:: ENTRIES SHOWN ::
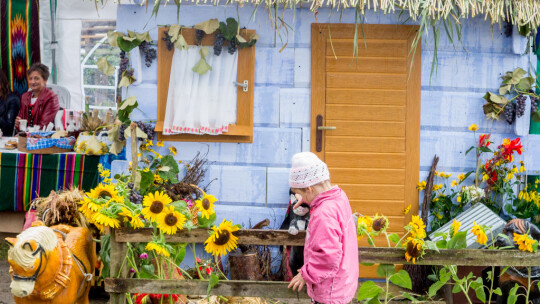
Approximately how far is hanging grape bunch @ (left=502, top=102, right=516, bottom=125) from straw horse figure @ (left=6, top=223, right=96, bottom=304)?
162 inches

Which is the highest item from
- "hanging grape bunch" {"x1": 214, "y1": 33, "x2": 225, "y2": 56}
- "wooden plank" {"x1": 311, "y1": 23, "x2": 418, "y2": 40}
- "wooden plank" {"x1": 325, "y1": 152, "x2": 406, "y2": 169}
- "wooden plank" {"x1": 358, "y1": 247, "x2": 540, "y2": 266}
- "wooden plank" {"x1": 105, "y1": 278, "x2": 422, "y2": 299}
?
"wooden plank" {"x1": 311, "y1": 23, "x2": 418, "y2": 40}

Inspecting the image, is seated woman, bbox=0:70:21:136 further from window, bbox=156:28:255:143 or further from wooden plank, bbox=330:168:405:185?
wooden plank, bbox=330:168:405:185

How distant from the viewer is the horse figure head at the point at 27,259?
379cm

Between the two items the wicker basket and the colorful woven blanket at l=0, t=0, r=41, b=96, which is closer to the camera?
the wicker basket

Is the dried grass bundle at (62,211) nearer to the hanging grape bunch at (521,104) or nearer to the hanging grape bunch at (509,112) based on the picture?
the hanging grape bunch at (509,112)

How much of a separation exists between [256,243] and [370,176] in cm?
274

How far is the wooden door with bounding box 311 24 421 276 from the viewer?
6254 mm

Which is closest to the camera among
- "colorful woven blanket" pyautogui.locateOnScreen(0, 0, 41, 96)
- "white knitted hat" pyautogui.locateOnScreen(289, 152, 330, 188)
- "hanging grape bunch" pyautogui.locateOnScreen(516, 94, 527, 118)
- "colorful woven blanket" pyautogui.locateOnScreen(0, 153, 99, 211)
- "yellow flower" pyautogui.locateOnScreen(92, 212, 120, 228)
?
"white knitted hat" pyautogui.locateOnScreen(289, 152, 330, 188)

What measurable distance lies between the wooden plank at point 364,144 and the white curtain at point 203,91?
1032 mm

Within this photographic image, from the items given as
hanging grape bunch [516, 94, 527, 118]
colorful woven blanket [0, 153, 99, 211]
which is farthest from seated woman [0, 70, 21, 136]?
hanging grape bunch [516, 94, 527, 118]

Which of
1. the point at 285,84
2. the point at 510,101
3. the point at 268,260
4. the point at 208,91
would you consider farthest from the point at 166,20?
the point at 510,101

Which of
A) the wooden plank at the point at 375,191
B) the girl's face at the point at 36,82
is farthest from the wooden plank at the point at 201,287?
the girl's face at the point at 36,82

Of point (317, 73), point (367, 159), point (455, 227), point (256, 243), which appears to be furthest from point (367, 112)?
point (256, 243)

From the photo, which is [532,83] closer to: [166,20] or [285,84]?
[285,84]
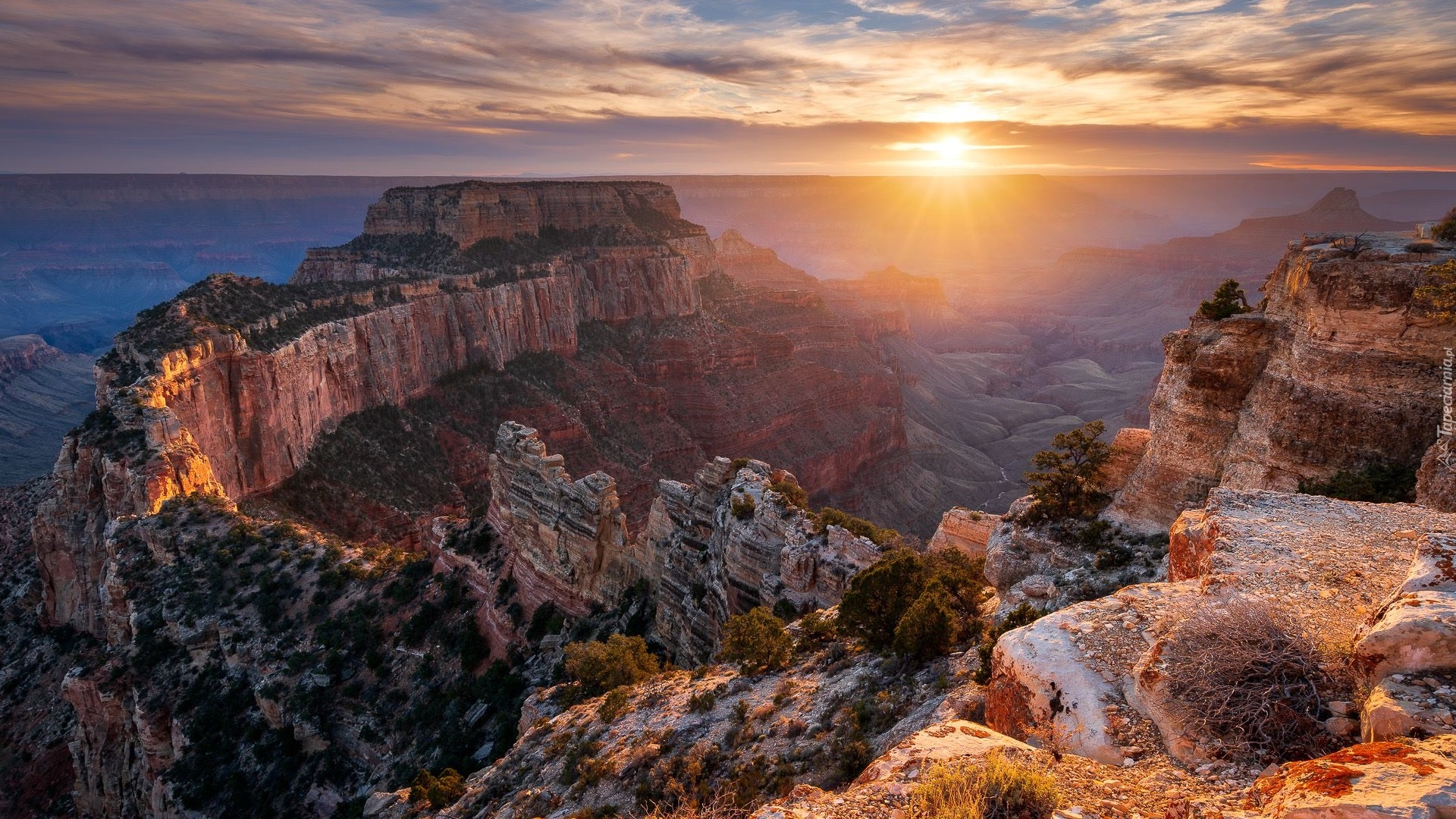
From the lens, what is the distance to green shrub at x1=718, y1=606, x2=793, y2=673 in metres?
19.6

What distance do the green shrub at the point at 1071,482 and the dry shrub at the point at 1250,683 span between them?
12.5m

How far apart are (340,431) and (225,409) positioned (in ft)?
33.9

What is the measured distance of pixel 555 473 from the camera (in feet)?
107

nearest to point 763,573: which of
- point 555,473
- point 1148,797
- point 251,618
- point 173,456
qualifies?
point 555,473

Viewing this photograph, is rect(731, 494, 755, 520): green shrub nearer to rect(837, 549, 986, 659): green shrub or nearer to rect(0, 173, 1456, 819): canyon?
rect(0, 173, 1456, 819): canyon

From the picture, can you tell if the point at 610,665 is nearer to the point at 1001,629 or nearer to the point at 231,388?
the point at 1001,629

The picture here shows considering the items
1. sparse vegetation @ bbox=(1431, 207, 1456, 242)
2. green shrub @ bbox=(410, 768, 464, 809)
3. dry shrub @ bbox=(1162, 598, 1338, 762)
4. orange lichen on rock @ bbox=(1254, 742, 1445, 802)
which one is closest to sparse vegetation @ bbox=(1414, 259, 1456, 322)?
sparse vegetation @ bbox=(1431, 207, 1456, 242)

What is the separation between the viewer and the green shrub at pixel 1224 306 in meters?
21.1

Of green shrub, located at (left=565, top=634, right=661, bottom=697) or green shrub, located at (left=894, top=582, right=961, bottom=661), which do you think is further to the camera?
green shrub, located at (left=565, top=634, right=661, bottom=697)

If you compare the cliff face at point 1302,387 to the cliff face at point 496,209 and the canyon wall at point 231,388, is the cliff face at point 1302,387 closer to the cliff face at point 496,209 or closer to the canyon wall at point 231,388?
the canyon wall at point 231,388

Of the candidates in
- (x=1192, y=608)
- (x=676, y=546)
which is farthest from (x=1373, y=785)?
(x=676, y=546)

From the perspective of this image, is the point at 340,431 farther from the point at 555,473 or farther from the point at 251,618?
the point at 555,473

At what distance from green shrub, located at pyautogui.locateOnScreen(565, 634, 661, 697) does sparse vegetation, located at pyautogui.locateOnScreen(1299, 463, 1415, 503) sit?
1961 cm

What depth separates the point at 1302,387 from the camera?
1738cm
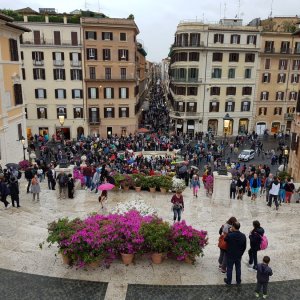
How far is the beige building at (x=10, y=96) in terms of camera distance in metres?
25.0

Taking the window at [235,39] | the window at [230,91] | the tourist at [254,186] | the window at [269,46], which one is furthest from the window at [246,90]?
the tourist at [254,186]

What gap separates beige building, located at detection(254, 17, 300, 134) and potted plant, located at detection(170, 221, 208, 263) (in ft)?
151

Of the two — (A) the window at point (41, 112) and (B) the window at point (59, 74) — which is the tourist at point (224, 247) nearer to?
(B) the window at point (59, 74)

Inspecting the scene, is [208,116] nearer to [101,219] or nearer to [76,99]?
[76,99]

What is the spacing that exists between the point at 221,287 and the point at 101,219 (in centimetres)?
391

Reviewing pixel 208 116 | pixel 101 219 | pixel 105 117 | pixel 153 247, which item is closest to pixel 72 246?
pixel 101 219

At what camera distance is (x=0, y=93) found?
2461 centimetres

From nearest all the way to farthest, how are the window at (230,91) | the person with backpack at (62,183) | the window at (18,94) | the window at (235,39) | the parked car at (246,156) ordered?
the person with backpack at (62,183), the window at (18,94), the parked car at (246,156), the window at (235,39), the window at (230,91)

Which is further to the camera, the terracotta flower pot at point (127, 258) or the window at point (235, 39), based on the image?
the window at point (235, 39)

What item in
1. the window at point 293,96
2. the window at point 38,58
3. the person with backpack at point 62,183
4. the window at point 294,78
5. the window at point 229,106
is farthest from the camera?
the window at point 293,96

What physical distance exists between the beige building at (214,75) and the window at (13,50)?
27186 mm

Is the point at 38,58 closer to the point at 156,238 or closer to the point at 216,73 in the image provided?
the point at 216,73

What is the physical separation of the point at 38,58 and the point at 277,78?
Answer: 3533 cm

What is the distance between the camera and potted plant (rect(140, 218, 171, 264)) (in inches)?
371
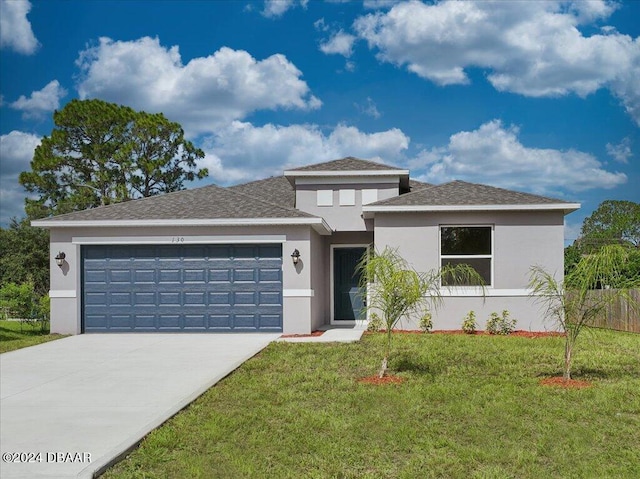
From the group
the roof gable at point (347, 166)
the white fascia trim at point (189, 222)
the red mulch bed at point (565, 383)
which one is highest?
the roof gable at point (347, 166)

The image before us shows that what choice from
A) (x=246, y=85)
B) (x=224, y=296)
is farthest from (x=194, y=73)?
(x=224, y=296)

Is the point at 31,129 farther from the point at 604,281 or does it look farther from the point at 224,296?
the point at 604,281

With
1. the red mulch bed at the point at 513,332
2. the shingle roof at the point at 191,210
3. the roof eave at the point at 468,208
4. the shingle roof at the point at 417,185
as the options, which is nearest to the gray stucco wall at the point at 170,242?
the shingle roof at the point at 191,210

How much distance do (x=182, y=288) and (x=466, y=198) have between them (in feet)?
25.4

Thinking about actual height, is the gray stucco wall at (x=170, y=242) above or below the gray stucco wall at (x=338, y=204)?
below

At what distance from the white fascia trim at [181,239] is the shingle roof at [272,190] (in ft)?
14.6

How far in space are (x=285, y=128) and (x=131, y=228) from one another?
10.2 m

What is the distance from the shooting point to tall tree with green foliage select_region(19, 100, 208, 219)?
3584cm

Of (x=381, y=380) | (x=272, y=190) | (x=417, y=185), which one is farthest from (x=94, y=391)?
(x=417, y=185)

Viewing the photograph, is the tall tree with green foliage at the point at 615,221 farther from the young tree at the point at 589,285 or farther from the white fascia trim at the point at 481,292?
the young tree at the point at 589,285

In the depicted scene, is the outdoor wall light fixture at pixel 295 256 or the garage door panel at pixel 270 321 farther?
the garage door panel at pixel 270 321

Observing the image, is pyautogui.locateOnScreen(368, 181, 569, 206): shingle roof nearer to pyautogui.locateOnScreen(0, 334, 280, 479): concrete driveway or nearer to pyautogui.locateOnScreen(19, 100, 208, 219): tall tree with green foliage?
pyautogui.locateOnScreen(0, 334, 280, 479): concrete driveway

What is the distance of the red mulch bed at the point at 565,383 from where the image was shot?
28.8 feet

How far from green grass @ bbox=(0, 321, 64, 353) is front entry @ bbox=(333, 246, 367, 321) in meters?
7.71
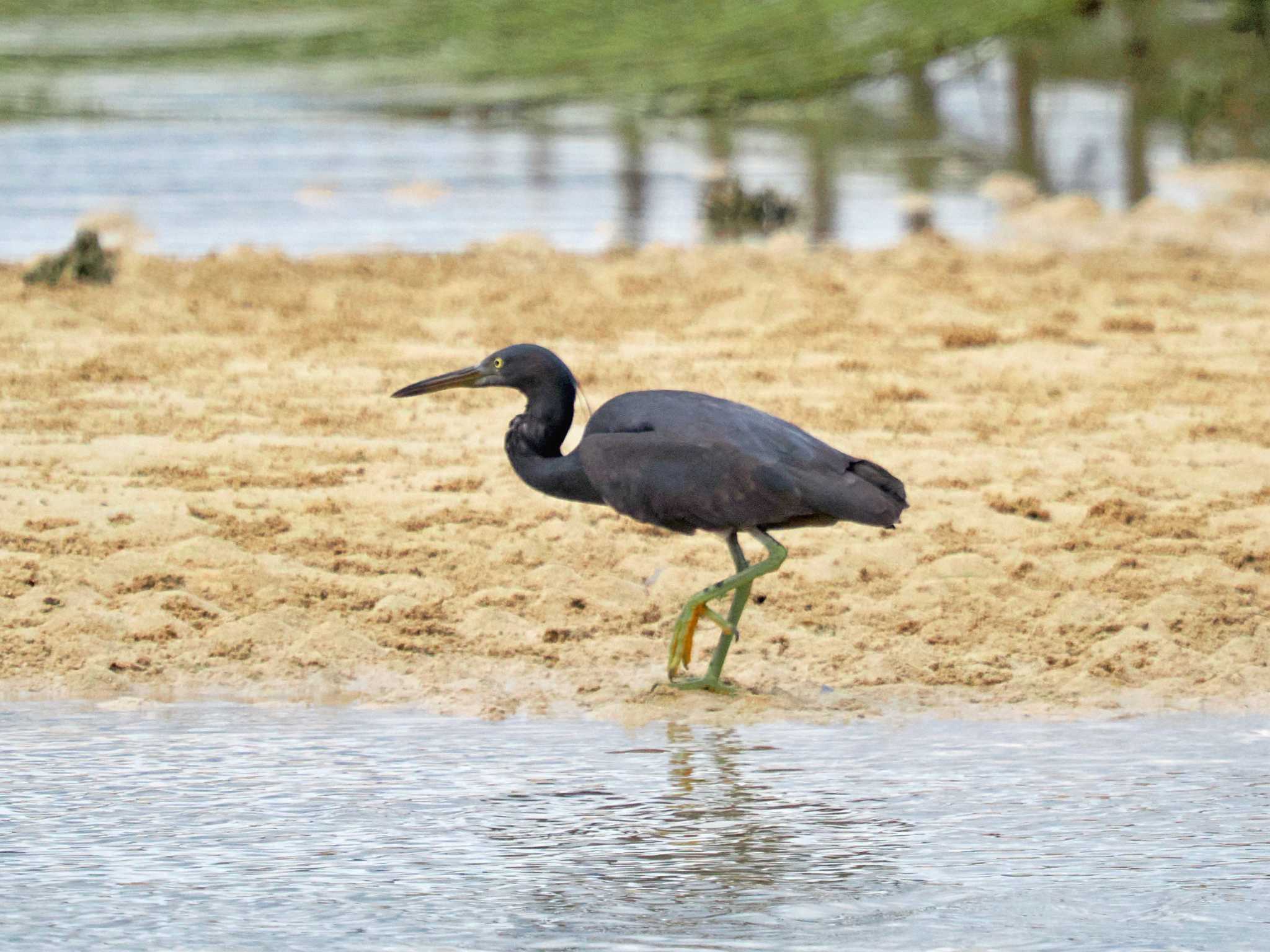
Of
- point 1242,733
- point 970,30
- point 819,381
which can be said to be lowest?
point 1242,733

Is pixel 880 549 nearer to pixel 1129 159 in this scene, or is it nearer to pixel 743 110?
pixel 1129 159

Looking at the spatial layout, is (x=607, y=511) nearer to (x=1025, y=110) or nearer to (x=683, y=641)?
(x=683, y=641)

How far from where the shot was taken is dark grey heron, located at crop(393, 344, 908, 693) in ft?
20.0

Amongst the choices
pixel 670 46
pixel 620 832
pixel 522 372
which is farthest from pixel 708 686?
pixel 670 46

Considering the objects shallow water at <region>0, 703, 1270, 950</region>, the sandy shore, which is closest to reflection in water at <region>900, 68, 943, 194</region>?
the sandy shore

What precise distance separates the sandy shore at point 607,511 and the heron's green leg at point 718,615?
125mm

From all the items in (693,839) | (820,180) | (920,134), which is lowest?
(693,839)

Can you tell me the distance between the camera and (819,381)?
1022 cm

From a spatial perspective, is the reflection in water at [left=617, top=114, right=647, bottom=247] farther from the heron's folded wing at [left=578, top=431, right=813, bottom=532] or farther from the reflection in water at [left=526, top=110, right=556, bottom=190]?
the heron's folded wing at [left=578, top=431, right=813, bottom=532]

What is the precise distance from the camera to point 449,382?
671 centimetres

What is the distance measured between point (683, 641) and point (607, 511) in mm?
1729

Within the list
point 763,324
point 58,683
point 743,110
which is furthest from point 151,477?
point 743,110

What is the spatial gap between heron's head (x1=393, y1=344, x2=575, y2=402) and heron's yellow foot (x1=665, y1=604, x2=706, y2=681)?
0.77m

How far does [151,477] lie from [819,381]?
3.29m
:::
▶ _WRITTEN TASK_: Please rewrite the stretch of the listing from the line containing "At what camera distance is (x=0, y=93) found?" through the line containing "the person with backpack at (62,183), the", putting "depth" in place of "camera distance" and leaving everything else unchanged.

▶ _REPLY TO THE EXERCISE_:
At what depth is (x=0, y=93) found?
2461 centimetres

From nearest all the way to farthest, how are the window at (230,91) | the person with backpack at (62,183) | the window at (18,94) | the window at (235,39) | the parked car at (246,156) ordered?
the person with backpack at (62,183), the window at (18,94), the parked car at (246,156), the window at (235,39), the window at (230,91)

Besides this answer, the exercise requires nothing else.